_EXERCISE INSTRUCTIONS_:
Continue the solution to the series-and-parallel resistance problem, starting right after its last line.

_SOURCE DOCUMENT_:
## begin

Two resistances when connected in parallel give resultant value of 2 ohm; when connected in series the value becomes 9 ohm. Calculate the value of each resistance.

Answer

Two resistance when connected in series, resultant value is 9 ohms.
Two resistance when connected in parallel, resultant values is 2 ohms.

## end

_INFORMATION SUPPLIED_:
## begin

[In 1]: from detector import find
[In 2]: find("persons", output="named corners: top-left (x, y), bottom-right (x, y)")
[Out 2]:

## end

_ANSWER TO THIS EXERCISE_:
Let the two resistance be R₁ and R₂
If connected in series, then
9 = R₁+ R₂
R₁ = 9 - R₂
If connected in parallel, then
$\frac{1}{2}=\frac{1}{\text{R}_1}+\frac{1}{\text{R}_2}$
From aboves equations we get that
$\frac{1}{2}=\frac{(\text{R}_1+\text{R}_2)}{\text{R}_1\text{R}_2}$
$\frac{1}{2}=\frac{9}{(9-\text{R}_2)\text{R}_2}$
$9\text{R}_2-\text{R}_2{^2}=18$
$\text{R}_2{^2}-9\text{R}_2+18=0$
$(\text{R}_2-6)(\text{R}_2-3)=0$
$\text{R}_2=6,3$
So if R₂ 6 ohms, then R₁ = 9 - 6 = 3 ohms.
If R₂ = 3 ohms, then R₁ = 9 - 3 = 6 ohms.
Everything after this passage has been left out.